2. The ball bat of claim 1, wherein said support is retained within said notch.
3. The ball bat of claim 1, wherein said support is one of a plurality of supports.
4. The ball bat of claim 1, wherein said retaining member is cylindrical and sized to fit snugly within said cavity.
5. The ball bat of claim 3, wherein said retaining member is adhered to said barrel.
6. The ball bat of claim 1, wherein said retaining member is one of a plurality of retaining members.
7. The ball bat of claim 6, wherein said support is one of a plurality of supports and each of the plurality of retaining members positions one of said plurality of supports within said cavity.
8. The ball bat of claim 1, wherein the support is composed of magnesium.
9. The ball bat of claim 1, wherein the support is composed of graphite.
10. The ball bat of claim 1, wherein the support is composed of 16-24 plies of graphite.
11. The ball bat of claim 1, wherein the retaining member is composed of urethane foam.
12. The ball bat of claim 1, wherein the support includes a hole.
13. The ball bat of claim 1, wherein said outer diameter of said support is about 95% of said inner diameter of said barrel.
14. The ball bat of claim 1, wherein said outer diameter of said support is about 0.10 inches less than said inner diameter of said barrel.
15. A ball hat comprising:
a barrel having a cavity therein, said barrel including a long axis and an inner diameter;
a plurality of generally disc-shaped supports inserted inside said cavity, said each of said plurality of supports including an outer diameter less than said inner diameter, such that, as inserted, said plurality of supports do not directly contact said barrel; and
a retaining member inserted inside said cavity, whereby said retaining member positions said supports transverse to said long axis, and wherein said retaining member contains one notch for each of the plurality of supports and each of the plurality of supports are retained therein;
wherein said supports are composed of a lightweight resilient material capable of resisting compression and fracturing during rolling.

_Exercise directions_
Reproduce the ball bat claims in full, word for word. Rely only on the ball bat claims above.

_Provided material_
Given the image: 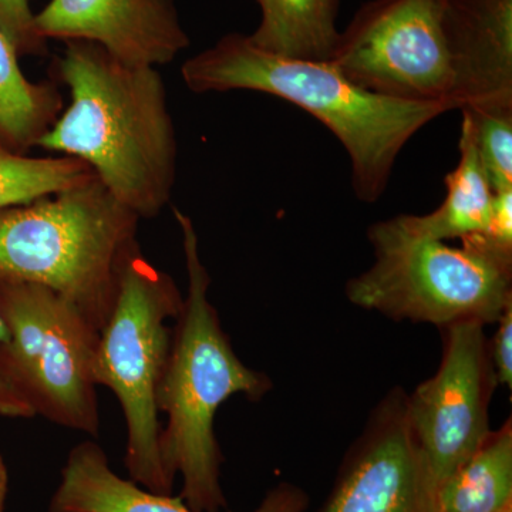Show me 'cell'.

_Solution to this exercise_
2. The ball bat of claim 1, wherein said support is retained within said notch.
3. The ball bat of claim 1, wherein said support is one of a plurality of supports.
4. The ball bat of claim 1, wherein said retaining member is cylindrical and sized to fit snugly within said cavity.
5. The ball bat of claim 3, wherein said retaining member is adhered to said barrel.
6. The ball bat of claim 1, wherein said retaining member is one of a plurality of retaining members.
7. The ball bat of claim 6, wherein said support is one of a plurality of supports and each of the plurality of retaining members positions one of said plurality of supports within said cavity.
8. The ball bat of claim 1, wherein the support is composed of magnesium.
9. The ball bat of claim 1, wherein the support is composed of graphite.
10. The ball bat of claim 1, wherein the support is composed of 16-24 plies of graphite.
11. The ball bat of claim 1, wherein the retaining member is composed of urethane foam.
12. The ball bat of claim 1, wherein the support includes a hole.
13. The ball bat of claim 1, wherein said outer diameter of said support is about 95% of said inner diameter of said barrel.
14. The ball bat of claim 1, wherein said outer diameter of said support is about 0.10 inches less than said inner diameter of said barrel.
15. A ball hat comprising:
a barrel having a cavity therein, said barrel including a long axis and an inner diameter;
a plurality of generally disc-shaped supports inserted inside said cavity, said each of said plurality of supports including an outer diameter less than said inner diameter, such that, as inserted, said plurality of supports do not directly contact said barrel; and
a retaining member inserted inside said cavity, whereby said retaining member positions said supports transverse to said long axis, and wherein said retaining member contains one notch for each of the plurality of supports and each of the plurality of supports are retained therein;
wherein said supports are composed of a lightweight resilient material capable of resisting compression and fracturing during rolling.